Friday, November 7, 2014

Simple Wrap Skirt

 
Simple Wrap Skirt - New Bedford Lifestyle Post
Hello everyone! Hope you had a good week. I spent some time de-cluttering and organizing my sewing room. Not only does it provide for better utilization of space but also allows for more creativity. It feels great!
 
Last night I wore my new “Simple Wrap Skirt” that I made last week. I wore it to one of my colleagues event at this incredible restored old mill, Howland Place. New Bedford is famous for it’s old mills restoration re-developments. Some are used for luxurious lofts, artist space, antiques dealing, elderly assistant living and of course different types of businesses. I took a few pictures of the building and the event itself.



 
 



 
This picture is from their actual site. It gives a nice overview of what the building offers. It’s a great gem in our community.
Howland Place was originally constructed as a 20th century textile mill. In the 1980s it was converted into a designer outlet shopping center after spending over 16 million dollars in renovations. The building was recently revitalized in 2000 and has since been operating as mixed use professional office space. The building has approximately 160,000 sqft spread out over four floors. A utility elevator and an outside glass elevator provide ease of access to all corners of the building. Ample parking makes the building a very convenient alternative to "downtown New Bedford" locations.
As the business sector of New Bedford's South End continues to expand, Howland Place gives businesses the visibility and amenities they desire. Feel free to visit the building and explore the possibilities.

I had a wonderful night. I especially enjoyed wearing what I made. In addition to making the skirt and the matching bag, I also altered the sleeves on the jacket. I purchased the Faux Leather Scuba jacket at Dress Barn. There’re very affordable and I like the look of combining dress up with these kinds of moto like jackets. They are fun and easy to wear.

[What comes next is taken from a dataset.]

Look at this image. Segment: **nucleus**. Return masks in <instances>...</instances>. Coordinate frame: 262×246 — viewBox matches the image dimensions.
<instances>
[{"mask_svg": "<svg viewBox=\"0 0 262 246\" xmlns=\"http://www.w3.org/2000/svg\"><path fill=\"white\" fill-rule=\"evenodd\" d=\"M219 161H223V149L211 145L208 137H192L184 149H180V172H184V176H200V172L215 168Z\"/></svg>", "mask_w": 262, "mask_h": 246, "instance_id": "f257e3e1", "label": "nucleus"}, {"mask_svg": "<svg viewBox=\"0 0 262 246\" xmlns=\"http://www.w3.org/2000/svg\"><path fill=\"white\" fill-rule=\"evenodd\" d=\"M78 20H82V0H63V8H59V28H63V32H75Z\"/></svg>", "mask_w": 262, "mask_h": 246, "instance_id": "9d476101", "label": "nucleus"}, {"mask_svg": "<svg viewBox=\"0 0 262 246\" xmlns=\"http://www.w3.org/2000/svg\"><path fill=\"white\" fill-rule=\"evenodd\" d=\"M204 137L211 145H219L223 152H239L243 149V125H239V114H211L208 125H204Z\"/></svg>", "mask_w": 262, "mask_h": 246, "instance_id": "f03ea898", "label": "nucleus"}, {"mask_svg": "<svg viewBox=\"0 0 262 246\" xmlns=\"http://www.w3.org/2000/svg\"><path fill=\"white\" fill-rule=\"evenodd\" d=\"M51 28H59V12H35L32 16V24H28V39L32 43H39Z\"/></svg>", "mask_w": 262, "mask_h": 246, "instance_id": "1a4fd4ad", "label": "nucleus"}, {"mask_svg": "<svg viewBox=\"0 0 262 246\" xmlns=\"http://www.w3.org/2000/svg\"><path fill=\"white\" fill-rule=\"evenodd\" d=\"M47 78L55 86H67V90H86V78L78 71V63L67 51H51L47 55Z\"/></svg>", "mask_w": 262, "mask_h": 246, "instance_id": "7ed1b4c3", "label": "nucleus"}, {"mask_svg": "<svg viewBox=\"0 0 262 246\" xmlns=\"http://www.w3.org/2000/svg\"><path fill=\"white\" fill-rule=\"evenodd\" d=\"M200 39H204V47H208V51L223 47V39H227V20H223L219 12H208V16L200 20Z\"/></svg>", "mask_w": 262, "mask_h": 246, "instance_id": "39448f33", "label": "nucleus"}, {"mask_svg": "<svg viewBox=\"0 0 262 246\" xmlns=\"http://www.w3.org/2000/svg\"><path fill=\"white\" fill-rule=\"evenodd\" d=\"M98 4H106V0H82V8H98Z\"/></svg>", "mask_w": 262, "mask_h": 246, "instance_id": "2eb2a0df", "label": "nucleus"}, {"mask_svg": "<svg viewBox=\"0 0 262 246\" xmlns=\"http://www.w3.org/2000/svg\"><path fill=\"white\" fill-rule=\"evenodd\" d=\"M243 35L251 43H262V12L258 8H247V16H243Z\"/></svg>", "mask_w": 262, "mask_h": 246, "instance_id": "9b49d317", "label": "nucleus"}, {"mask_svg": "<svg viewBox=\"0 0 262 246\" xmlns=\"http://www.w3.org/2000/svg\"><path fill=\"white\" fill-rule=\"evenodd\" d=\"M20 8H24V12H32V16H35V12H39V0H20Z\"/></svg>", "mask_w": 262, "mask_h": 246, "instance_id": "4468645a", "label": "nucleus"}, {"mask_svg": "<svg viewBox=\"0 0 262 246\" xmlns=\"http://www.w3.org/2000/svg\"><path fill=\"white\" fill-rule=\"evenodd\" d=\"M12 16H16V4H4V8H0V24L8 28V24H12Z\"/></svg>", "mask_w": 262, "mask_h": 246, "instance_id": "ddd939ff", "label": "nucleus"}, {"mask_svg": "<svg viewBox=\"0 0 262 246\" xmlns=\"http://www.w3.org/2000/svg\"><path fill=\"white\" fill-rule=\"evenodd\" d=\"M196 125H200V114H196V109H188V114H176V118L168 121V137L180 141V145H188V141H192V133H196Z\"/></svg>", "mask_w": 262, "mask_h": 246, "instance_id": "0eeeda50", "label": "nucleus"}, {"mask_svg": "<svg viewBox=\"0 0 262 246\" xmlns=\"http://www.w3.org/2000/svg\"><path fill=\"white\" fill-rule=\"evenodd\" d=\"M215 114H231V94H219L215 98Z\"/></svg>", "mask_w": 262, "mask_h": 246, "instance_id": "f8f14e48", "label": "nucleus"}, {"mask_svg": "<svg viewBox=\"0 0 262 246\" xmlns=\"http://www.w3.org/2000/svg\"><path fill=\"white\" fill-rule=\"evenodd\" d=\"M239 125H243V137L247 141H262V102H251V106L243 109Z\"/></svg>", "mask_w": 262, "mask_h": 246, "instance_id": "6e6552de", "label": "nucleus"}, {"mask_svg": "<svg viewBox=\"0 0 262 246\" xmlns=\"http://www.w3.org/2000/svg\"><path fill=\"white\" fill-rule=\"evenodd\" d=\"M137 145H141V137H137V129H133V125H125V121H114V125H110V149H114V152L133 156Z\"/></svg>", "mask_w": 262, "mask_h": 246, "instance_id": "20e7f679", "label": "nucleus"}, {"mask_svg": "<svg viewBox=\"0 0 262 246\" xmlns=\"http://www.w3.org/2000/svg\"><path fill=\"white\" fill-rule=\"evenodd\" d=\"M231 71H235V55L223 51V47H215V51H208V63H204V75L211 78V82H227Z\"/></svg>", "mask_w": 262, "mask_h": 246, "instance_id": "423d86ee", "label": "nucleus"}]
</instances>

Well, that’s it for now. I hope your enjoying the new lifestyle posts. I thinks it’s a nice way of not only sharing what I make, but also how it works into my life and best of all it give me the opportunity of showing you our beautiful city of New Bedford.
Have a great weekend everyone and thanks for visiting my sewing blog. I hope your enjoying it and it’s always nice to hear your thoughts and suggestions. See you all soon!